The books don't need those extra lashings of evil and drama. But once a book becomes adapted into a film, it becomes something else, not just a different medium but a different genre too. A genre with different rules and demands. A movie, even one for young children, requires big stories and big characters to fill the scree and sustain not only young minds but their adult minders for ninety minutes plus.

And I genuinely feel for his daughter. I remember being terrified by so much - Maleficent turning into a dragon in Sleeping Beauty or the horrific Garthim in Dark Crystal.

http://www.darkcrystal.com/site_images/gallery_images/DC_DCP300.jpg
Gruesome Garthim

Somehow I seem to have survived it all, though, bar the odd nightmare. I think the key to these villains is that they are often as comic as they are villainous. Moreover, they can often be safely filed under the category of 'genre archetype' - even if unconsciously. Unlike the recent 'Missy' on Doctor Who - who I thought was brilliant but disturbingly vicious for a family show - evil queens, mad scientists, corrupt developers, emotionless robots - these caricatured characters have their roots in often quite non-scary cartoons and comics rather than any real life basis. (Ironically, the irritable next door neighbour as typified by Mr. Curry from the Paddington books is far more likely to be a real life concern for young children.)

I don't think your average child has met enough crazy taxidermists to be truly checking under the bed for them, and witches and wizards really can be safely banished to fairytale land. In fact, these comic book denizens are by and large safe ways to introduce young children to flashes of the dark side of human nature, without creating undue anxiety or fear.

They almost all meet grizzly and overblown ends too, which is part of the panto fun.

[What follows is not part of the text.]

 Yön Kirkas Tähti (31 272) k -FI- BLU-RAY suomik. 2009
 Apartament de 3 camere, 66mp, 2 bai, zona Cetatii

Barber is right that not every child's narrative needs these big bullies, certainly not every book or TV programme. Children's stories may be one of the best ways to address grief and pain for developing minds; that of course doesn't make them obliged to.

But to keep small ones focused and not wriggly in the cinema, I can think of few better ways than a larger than life baddie with arched eyebrows and a maniacal laugh, coming after the young and innocent hero of the hour.